FOSTER | Rock removal has been completed and progress on construction of the powerhouses for the Meldahl Dam Hydroelectric plant are on schedule, officials said on Tuesday.

"We are about three to four months into powerhouse construction. We completed rock removal last week,' said Tom Leibham, Meldahl Dam Hydroelectric Plant project manager.

Early core testing gave contractors a good idea of what to expect as they began removal of rock from the site between the Ohio River and Kentucky 8 in Bracken County, he said.

"The amount of rock checked out just as expected," Leibham said. "Concrete work starts in a few weeks; about mid December."

Components for the three turbine generators have also begun to arrive, he said.

"Unlike when we were working on the coffer dam, for this work, the rain and weather have not been an issue for us," he said.

The powerhouse will house three horizontal 35 MW bulb type turbine and generating units with a capacity of 105 MW.

A three-phase completion of the turbine generator area is planned with the last turbine completed and commercial operation in 2014, he said.

The $550 million endeavor is coordinated through the city of Hamilton, Ohio, and expected to eventually provide 520,000 megawatts of electricity per year.

According to officials, when completed, Meldahl will become the largest hydroelectric power plant on the Ohio River and provide the city of Hamilton with nearly 70 percent ecologically "green" power.

In partnership with American Municipal Power of Ohio Incorporated, COH is committed to have the facility into commercial service in 2013, officials said.

As part of the agreement, AMP-Ohio is financing hydroelectric plant construction at Meldahl.

AMP-Ohio, is a nonprofit wholesale power supplier and services provider for more than 120 municipal electric systems in six states.
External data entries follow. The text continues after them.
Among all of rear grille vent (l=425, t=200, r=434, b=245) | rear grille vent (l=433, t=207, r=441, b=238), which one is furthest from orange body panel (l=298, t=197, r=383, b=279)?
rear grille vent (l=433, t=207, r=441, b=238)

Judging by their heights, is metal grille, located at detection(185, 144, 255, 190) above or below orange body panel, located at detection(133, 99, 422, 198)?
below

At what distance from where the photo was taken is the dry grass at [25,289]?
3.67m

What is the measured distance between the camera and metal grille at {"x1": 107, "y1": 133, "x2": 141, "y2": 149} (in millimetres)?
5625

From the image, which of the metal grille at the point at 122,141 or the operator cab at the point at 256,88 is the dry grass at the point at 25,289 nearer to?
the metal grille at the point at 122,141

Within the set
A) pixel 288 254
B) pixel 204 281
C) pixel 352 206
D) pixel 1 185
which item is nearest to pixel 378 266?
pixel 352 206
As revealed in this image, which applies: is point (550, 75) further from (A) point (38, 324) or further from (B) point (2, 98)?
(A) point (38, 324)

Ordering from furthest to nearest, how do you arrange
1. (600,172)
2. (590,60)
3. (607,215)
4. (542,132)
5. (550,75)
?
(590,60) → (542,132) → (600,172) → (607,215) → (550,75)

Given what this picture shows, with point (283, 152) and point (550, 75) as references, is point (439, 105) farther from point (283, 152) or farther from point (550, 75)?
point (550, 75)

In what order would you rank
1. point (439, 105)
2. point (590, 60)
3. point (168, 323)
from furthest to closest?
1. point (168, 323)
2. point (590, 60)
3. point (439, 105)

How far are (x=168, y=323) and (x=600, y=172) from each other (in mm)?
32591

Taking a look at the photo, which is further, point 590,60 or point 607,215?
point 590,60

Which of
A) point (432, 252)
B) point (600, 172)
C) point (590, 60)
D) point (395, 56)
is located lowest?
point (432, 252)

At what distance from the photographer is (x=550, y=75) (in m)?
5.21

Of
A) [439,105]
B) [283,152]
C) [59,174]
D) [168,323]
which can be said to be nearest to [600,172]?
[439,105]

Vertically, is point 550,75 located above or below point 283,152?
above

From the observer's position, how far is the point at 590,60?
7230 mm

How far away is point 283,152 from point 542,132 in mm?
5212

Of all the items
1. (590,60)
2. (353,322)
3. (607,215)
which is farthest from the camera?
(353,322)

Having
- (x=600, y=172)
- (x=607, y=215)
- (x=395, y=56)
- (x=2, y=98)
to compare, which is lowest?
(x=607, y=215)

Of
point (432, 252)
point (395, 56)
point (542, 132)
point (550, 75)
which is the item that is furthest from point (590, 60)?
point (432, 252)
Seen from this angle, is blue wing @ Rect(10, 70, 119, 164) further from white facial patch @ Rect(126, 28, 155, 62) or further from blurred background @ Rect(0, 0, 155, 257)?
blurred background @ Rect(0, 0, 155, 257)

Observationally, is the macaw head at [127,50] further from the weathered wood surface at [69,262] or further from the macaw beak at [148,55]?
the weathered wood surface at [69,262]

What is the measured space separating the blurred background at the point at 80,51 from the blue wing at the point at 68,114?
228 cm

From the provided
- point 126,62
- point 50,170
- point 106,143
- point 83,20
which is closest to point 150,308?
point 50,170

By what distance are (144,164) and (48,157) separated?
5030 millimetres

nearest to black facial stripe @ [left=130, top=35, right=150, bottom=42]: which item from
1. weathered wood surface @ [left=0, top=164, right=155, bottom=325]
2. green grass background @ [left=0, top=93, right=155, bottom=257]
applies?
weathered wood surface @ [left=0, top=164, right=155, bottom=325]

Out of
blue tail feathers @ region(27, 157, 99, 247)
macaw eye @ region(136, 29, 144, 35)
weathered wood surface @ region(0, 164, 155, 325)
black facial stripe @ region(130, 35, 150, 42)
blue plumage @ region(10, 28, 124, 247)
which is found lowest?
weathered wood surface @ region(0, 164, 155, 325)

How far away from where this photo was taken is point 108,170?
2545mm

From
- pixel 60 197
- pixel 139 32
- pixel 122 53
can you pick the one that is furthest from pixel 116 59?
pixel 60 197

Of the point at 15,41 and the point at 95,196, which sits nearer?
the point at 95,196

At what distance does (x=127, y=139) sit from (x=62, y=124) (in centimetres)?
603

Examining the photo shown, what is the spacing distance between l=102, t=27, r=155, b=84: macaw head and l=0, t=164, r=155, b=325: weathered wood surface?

Its partnership with COH at Meldahl, allows it a 48.6 percent share in electricity produced at Meldahl and 51.4 percent for COH, officials said.

The project has a potential of helping stabilize electricity rates for COH service area. When completed, and in conjunction with other COH and AMP-Ohio electric projects, like the Prairie State Energy Campus in Lively Grove, Ill., officials anticipate 85 percent of electric rates for energy used by COH served customers will be fixed rates, officials said.

When completed, the site will include an intake approach channel, a reinforced concrete powerhouse, and a tailrace channel.

A recreation area is also planned adjacent to the site to provide the public with access to the river.